Uno degli ultimi serviti di traghetto rimasto in funzione è stato quello che collegava San Daniele Po a Roccabianca, attività di cui si è occupato, per molti anni, l’indimenticato Natale Bia di San Daniele Po. Attività poi proseguita, negli ultimi tempi, da Gino Barbarini fino alla soppressione del servizio, nel 1980, con l’apertura del ponte sul Po “Giuseppe Verdi”. Quello che collegava appunto San Daniele Po e Roccabianca era un traghetto composto da due barconi in cemento coperti da un’ampia superficie in legno e, alla gestione, partecipavano le Province di Cremona e Parma oltre ai Comuni di San Daniele Po e di Roccabianca.
Tra le figure di traghettatori passate alla storia non si può dimenticare il leggendario Pasquino Soriani, mantovano, da tutti ricordato come Pacale che, durante la sua esistenza, traghettò migliaia di persone e, soprattutto, durante l’alluvione del 1951, salvò una sessantina di persone che stavano per annegare.

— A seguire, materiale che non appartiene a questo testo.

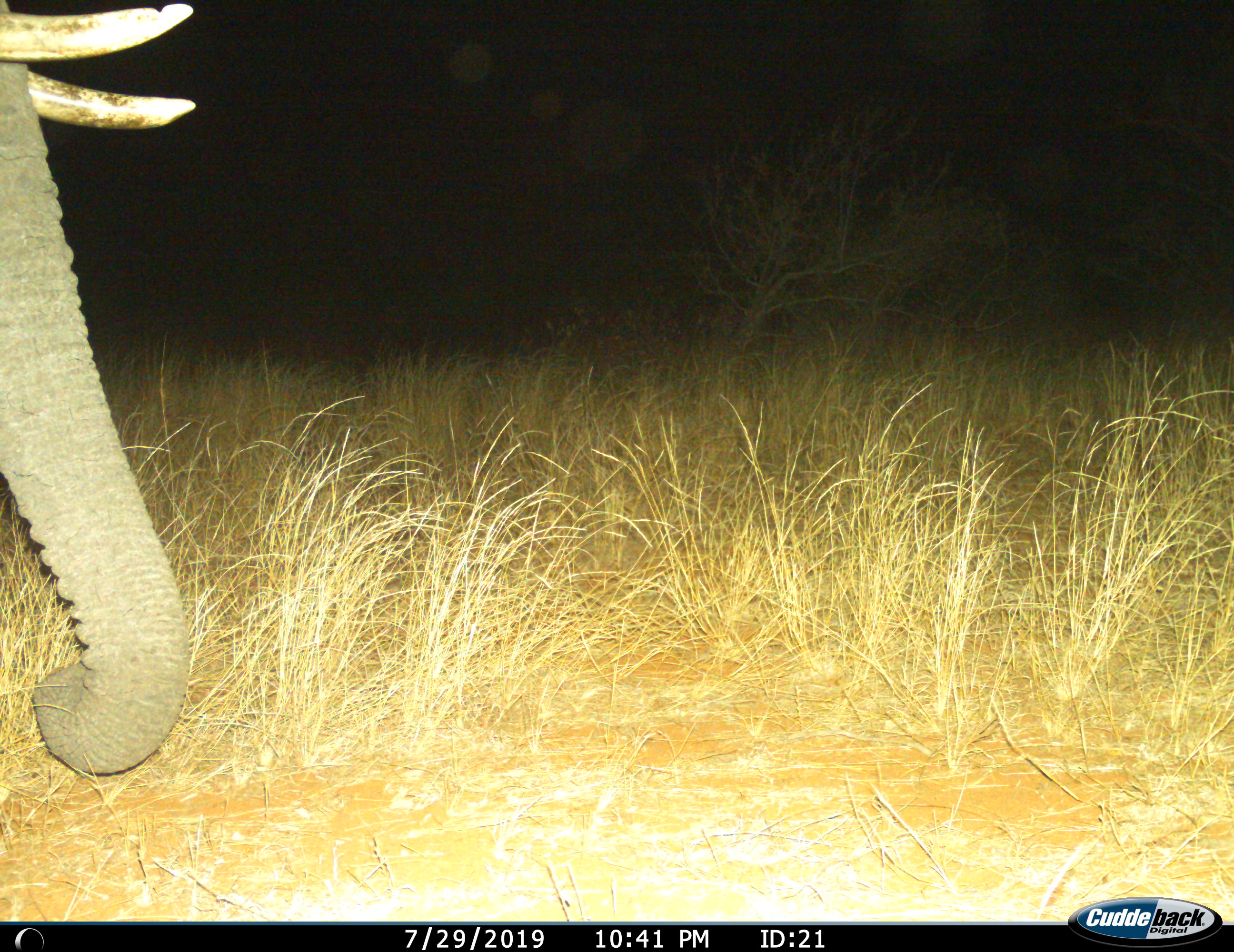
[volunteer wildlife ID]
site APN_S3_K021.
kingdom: Animalia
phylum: Chordata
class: Mammalia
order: Proboscidea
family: Elephantidae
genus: Loxodonta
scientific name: Loxodonta africana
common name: african bush elephant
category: elephant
Elephant (african bush elephant) (Loxodonta africana), count 1. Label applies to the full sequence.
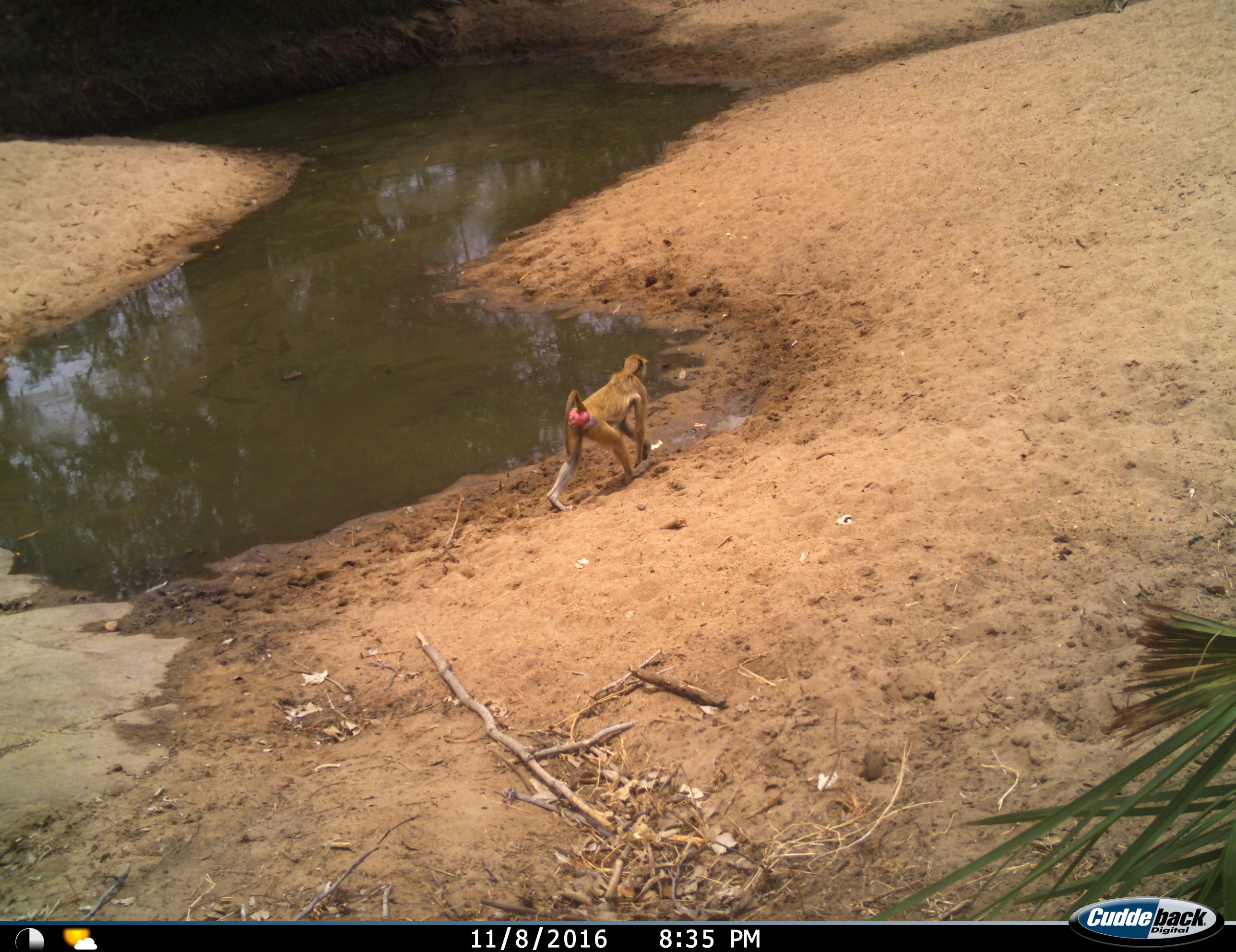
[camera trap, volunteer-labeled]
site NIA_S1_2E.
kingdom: Animalia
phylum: Chordata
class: Mammalia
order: Primates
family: Cercopithecidae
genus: Papio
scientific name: Papio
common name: baboon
Baboon (Papio), count 1. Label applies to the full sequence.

A Cremona è passato alla storia Teuta e qui si va agli anni Venti del Novecento quando, in estate, venivano traghettati i bagnanti nei pressi delle Colonie Padane, mentre a Crotta d’Adda, fino agli anni Settanta, è rimasto attivo, col suo traghetto, Orlando Grilli.
Infine, andando ancora più indietro nel tempo, altra storica figura è stata quella di Pietro Pecchioni (Sarmato 1828, Parma 1908), garibaldino e barcaiolo, costruttore di barche e traghettatore del Po.
Una vera e propria epopea, quella dei traghettatori. Una storia importante e preziosa, con la possibilità che non tutto sia andato perduto ma possa tornare in auge, e osare non costa nulla, una attività che potrebbe portare nuovo lavoro, nuova linfa e nuova vitalità, sul fiume.